A coil is wrapped with 474 turns?

Question

A coil is wrapped with 474 turns of wire on
the perimeter of a circular frame (of radius
28 cm). Each turn has the same area, equal
to that of the frame. A uniform magnetic
field is directed perpendicular to the plane of
the coil. This field changes at a constant rate
from 29 mT to 69 mT in 31 ms.
What is the magnitude of the induced E in
the coil at the instant the magnetic field has a magnitude of 51 mT? Answer in units of V

Answer 1

1) you can assume that the change in fild occur uniformly over the given period of time, therefore the field will have a magnitude of 51mT at 0.55*31ms (51 is 55% of the total increase of field).
2) find the change in magnetic flux = magnetic filed (55mT, given) * area (you know the radius of the frame!).
3) use the formula induced E = -(change in magnetic flux * n. turns) / time (calculated in 1).
this formula is a combination of Faraday's law of mangetic induction and Lenz's law.

Exercise set –
- A) In the coil problem, what is the radius of the circular frame the wire is wrapped on?
- B) Please summarize the coil thread in two sentences.
- C) Extend the thread on the 474-turn coil from the point where it stops.

Extracted material –
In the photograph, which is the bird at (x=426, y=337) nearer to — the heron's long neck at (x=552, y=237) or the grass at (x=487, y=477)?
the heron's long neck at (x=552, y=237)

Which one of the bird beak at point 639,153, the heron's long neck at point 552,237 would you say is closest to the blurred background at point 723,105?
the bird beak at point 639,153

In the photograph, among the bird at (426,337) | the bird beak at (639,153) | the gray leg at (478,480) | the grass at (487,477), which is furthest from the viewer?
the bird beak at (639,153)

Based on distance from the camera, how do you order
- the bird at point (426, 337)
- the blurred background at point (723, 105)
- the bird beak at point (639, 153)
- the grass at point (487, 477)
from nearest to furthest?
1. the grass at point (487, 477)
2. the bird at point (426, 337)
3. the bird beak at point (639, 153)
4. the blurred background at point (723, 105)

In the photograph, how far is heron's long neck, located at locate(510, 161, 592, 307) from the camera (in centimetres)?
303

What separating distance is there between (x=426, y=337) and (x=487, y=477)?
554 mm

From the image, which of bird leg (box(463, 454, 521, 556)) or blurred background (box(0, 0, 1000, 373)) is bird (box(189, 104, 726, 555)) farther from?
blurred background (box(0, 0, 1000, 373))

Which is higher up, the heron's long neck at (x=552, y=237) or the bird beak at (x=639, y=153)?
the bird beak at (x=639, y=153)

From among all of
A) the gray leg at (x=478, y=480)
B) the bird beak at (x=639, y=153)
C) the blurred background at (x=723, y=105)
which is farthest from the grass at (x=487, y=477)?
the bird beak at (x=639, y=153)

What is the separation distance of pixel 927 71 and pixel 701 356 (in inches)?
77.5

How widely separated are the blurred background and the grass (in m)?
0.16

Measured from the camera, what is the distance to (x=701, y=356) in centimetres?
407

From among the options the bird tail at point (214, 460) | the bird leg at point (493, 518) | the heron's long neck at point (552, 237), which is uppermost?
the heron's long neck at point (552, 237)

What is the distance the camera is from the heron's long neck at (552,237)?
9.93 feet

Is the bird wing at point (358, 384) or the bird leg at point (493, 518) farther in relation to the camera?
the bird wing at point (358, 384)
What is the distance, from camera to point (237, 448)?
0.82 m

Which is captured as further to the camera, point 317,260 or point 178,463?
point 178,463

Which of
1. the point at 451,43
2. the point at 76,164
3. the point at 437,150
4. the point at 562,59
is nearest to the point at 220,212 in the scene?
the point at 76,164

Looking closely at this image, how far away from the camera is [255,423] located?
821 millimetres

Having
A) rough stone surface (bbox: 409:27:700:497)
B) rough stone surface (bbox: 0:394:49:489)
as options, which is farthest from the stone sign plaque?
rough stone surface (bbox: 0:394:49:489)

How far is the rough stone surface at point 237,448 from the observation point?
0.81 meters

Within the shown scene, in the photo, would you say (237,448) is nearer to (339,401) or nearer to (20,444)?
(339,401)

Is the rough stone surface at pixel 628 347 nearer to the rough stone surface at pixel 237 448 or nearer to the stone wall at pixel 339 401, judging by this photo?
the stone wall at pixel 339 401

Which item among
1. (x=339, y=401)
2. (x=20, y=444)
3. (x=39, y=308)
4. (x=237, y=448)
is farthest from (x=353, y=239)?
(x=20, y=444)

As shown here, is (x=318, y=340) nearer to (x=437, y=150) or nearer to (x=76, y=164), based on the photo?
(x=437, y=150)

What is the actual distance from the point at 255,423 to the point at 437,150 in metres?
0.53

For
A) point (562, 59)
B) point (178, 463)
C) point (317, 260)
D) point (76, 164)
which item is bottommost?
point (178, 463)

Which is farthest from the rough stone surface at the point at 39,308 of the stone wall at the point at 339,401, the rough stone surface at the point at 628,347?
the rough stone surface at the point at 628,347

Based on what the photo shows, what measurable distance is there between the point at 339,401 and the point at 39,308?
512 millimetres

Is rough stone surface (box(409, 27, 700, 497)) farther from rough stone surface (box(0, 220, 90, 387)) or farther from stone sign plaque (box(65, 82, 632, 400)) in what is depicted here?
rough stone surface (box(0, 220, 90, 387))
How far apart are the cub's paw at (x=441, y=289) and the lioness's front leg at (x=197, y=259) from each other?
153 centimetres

Outputs by task –
- A) 28 cm

- B) The question describes a coil of 474 turns on a circular frame of radius 28 cm, in a uniform magnetic field perpendicular to its plane that changes at a constant rate from 29 mT to 69 mT in 31 ms, and asks for the magnitude of the induced E when the field is 51 mT. The reply lays out steps: assume the field changes uniformly over time, find the change in magnetic flux from the field and the frame's area, and apply a formula that combines Faraday's law of magnetic induction and Lenz's law.

- C)
hope it helps!

Answer 2

This is a direct application of Faraday's law.

E = N * d phi / dt

E is in Volts
N is the number of turns of the coil (ideally described in this problem)
phi is the magnetic flux in any cross-sectional area of the field in Webers or Tesla m^2

Since the flux is normal to the coil, the integral to convert from Teslas (B field) to Webers is a simple multiplication by the area of the coil.

E = Area * N * dB/dt

since dB/dt is a constant the voltage is the same at 29, 51, or 69 mT The rate of change is still 1290 T/s

I get 1506 volts.

And that 'sounds' reasonable based on my experience.
.